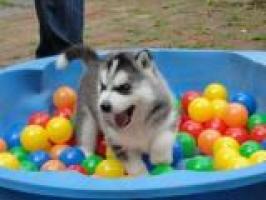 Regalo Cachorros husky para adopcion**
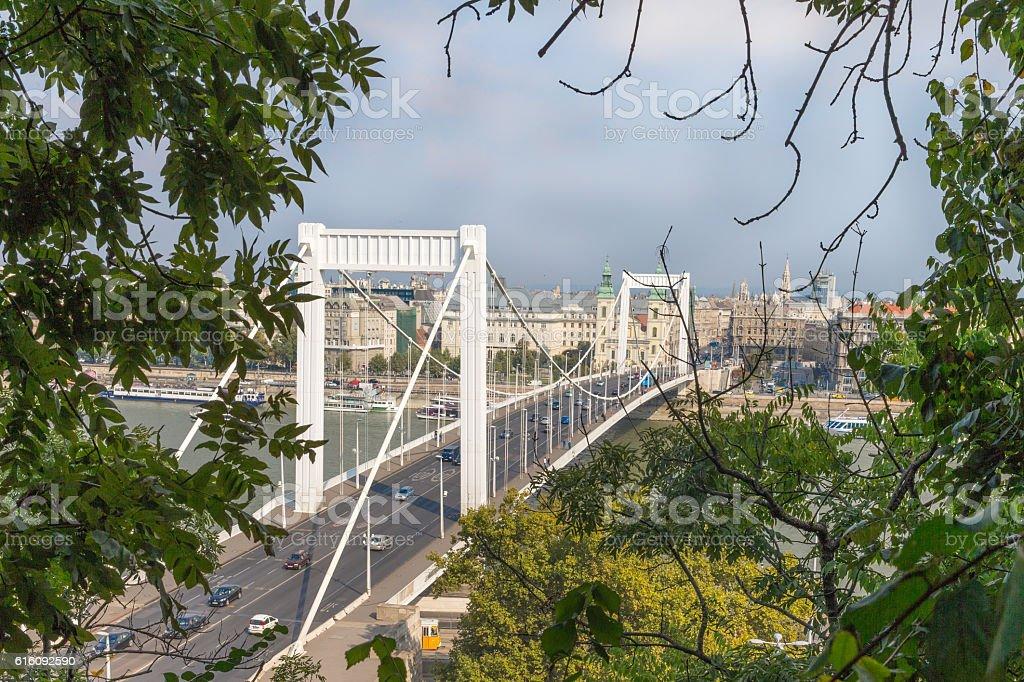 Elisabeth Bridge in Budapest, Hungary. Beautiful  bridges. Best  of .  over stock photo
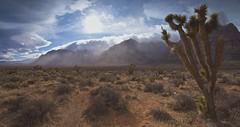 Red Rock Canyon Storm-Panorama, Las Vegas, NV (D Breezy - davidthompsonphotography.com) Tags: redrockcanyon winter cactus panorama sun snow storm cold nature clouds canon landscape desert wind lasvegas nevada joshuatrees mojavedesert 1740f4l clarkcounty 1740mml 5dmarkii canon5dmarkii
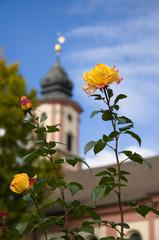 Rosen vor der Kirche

# # # # #

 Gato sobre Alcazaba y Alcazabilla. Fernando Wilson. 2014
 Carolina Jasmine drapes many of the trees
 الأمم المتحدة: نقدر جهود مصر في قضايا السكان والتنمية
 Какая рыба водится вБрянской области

# # # # #

== WHAT YOU HAVE TO DO ==
Going by the data above, the answer is exactly the lines from the one holding "Red Rock Canyon" to the one holding "Rosen vor der Kirche", both kept, with the pictures left out.

== ANSWER TO THIS EXERCISE ==
 Red Rock Canyon Storm-Panorama, Las Vegas, NV (D Breezy - davidthompsonphotography.com) Tags: redrockcanyon winter cactus panorama sun snow storm cold nature clouds canon landscape desert wind lasvegas nevada joshuatrees mojavedesert 1740f4l clarkcounty 1740mml 5dmarkii canon5dmarkii
 Rosen vor der Kirche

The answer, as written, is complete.